Opinion

Persona 3 Reload Owes Its Queer Characters More Than Erasure

Removing transphobia shouldn’t mean erasing trans characters.

by Robin Bea
Updated: 
Originally Published: 
screenshot from Persona 3 Reload
Atlus

The Persona series has a long history of homophobia and transphobia, something its queer fans have struggled with for years. In the series’ most recent release this week, Persona 3 Reload, developer Atlus removed an infamous scene mocking a trans woman, but even in its correction, Persona can’t manage to portray a world where trans people deserve respect.

In the troubling original Persona 3 scene, three of the game’s male protagonists flirt with random women on the beach until they find one who’s interested, whom the game dubs “Beautiful Lady.” But upon realizing that she’s trans, the game changes the woman’s onscreen name to “Beautiful Lady?” and the boys panic and misgender her as she insinuates that she’s been looking to hook up with underage guys.

Despite Persona 3 Reload’s improvements, it still feels stuck in the past.

Atlus

It’s an overtly ugly scene, playing on harmful stereotypes painting trans women in particular as sexual predators — the same rhetoric that’s currently being used by lawmakers to strip real-life trans people of their rights. The supposed humor in the scene comes from the boys’ panic at the sheer existence of a trans person, which was apparently a funny enough joke to be repeated across dozens of stories in different media throughout the ‘90s and 2000s.

As Kotaku first reported and others who’ve played the game confirm, Persona 3 Reload actually gets rid of the transphobic joke entirely (Yay!) by making the character in question no longer trans (Boo!). In the new release, the woman is a conspiracy theorist trying to sell them special sunscreen, and the boys react with the same dismay they did in the original.

Technically, this is a step up. Both as a trans woman and a person with a conscience, I’m glad to at least see a transphobic joke not being repeated, but the way Atlus made its course correction still leaves me feeling awful. On its own, there’s nothing objectionable about the new scene. But once you know that it’s just painting over a transphobic joke, the change feels woefully inadequate.

If the only way Persona 3 Reload can avoid being transphobic is by removing trans people entirely, it’s suggesting that the trans woman was the problem, not the transphobes.

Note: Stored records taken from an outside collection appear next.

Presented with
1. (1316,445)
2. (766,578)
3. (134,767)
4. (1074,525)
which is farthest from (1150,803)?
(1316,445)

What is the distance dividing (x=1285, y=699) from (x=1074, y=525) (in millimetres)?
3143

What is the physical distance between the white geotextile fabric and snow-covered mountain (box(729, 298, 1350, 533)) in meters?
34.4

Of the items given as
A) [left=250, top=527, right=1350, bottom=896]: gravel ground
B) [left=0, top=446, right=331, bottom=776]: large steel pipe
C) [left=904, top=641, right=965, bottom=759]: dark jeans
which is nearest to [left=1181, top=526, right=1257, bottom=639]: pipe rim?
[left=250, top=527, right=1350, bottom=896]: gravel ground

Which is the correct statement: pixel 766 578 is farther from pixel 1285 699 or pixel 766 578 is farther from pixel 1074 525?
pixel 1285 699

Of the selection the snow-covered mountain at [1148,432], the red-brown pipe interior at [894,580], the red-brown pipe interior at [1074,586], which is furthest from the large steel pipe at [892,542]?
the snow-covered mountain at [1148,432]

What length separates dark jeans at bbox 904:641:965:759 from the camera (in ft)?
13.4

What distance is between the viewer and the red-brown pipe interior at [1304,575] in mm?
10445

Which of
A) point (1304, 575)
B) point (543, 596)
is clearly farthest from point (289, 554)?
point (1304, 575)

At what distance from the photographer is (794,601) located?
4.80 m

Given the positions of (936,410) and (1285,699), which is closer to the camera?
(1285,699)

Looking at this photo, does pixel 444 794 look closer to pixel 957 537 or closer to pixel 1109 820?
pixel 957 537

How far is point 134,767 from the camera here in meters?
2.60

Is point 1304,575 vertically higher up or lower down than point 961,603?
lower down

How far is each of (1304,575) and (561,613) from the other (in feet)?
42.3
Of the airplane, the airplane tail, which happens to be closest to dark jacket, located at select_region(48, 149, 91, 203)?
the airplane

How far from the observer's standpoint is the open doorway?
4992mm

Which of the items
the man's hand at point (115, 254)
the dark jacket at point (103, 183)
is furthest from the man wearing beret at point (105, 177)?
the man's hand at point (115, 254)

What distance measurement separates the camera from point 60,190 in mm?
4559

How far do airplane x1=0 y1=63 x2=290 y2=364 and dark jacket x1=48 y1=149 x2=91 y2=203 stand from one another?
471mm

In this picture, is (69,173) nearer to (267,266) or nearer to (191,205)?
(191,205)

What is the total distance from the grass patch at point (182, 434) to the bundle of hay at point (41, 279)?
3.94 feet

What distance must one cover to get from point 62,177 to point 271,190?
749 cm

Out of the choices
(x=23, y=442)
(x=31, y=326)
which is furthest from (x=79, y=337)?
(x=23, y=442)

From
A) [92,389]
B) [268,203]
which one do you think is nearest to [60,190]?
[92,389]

That may not be the message Atlus is explicitly trying to send, but it’s the one that plenty of people will receive. When I see Atlus erasing a person like me rather than just portraying a trans woman with dignity, it says to me that the only way mainstream culture can avoid transphobia is to get rid of all the pesky trans people raising the issue.

Relationships are an important part of Persona, but queer characters don’t get much love.

Atlus

Considering Atlus’ history of portraying gay and trans people as predators and punchlines, the solution needs to be more than erasure. Anyone who’s played both the original Persona 3 and Reload knows what’s lurking under that scene’s surface, and the change does nothing to make amends.

As it stands now, Persona remains a deeply homophobic and transphobic series, one where queer people are either objects of ridicule or don’t exist at all. Undoing that image takes active work, not quietly replacing scenes after harm is already done and pretending they were never there. At minimum, Atlus needs to apologize for its consistent transphobia and homophobia — which continues all the way into 2020’s Persona 5 Royal — and there’s an even easier fix for how it could adjust offensive scenes in its games.

Creators can’t just stop attacking trans people now and say that that makes up for the mistakes of the past. But Atlus doesn’t need to write a polemic on queer liberation, and I wouldn’t trust it to. The point isn’t that trans characters can never be shown in a negative light in the media, it’s that their being trans shouldn’t be presented as a flaw, or a joke, or a threat. In the case of Persona 3, that would be as easy as making the woman in the scene a trans woman who’s also hocking expensive scam sunscreen and have the boys react to her sales pitch, not her gender identity.

Atlus has its work cut out for itself if it wants to correct its harmful past.

Atlus

Given Atlus’ history, it does need to include a positive portrayal of a trans person in its games if it ever wants to counter Persona’s hateful past. But Persona 3 Reload might just not be the place for that. Authentically representing a trans character takes more work than just changing a few lines of dialogue and calling it a day. It means talking to trans people about their experiences, and actually hiring them to help create the character. It means writing a story that resonates with trans people rather than nodding to our existence while speaking to an audience that’s assumed to be cisgender. That’s something that’s rarely been done in blockbuster games, with Apex Legends’ Catalyst — who’s voiced and partially designed by trans women — being probably the most notable exception.

I’m not holding my breath for Atlus to go that far. It’s extremely unlikely that the developer is going to go from one of the worst perpetrators of homophobia and transphobia in games to a role model for queer representation. But I don’t think it’s too much to ask for Atlus to look at the harm it's done and take a small step toward repairing it. Persona’s queer fans deserve at least that much.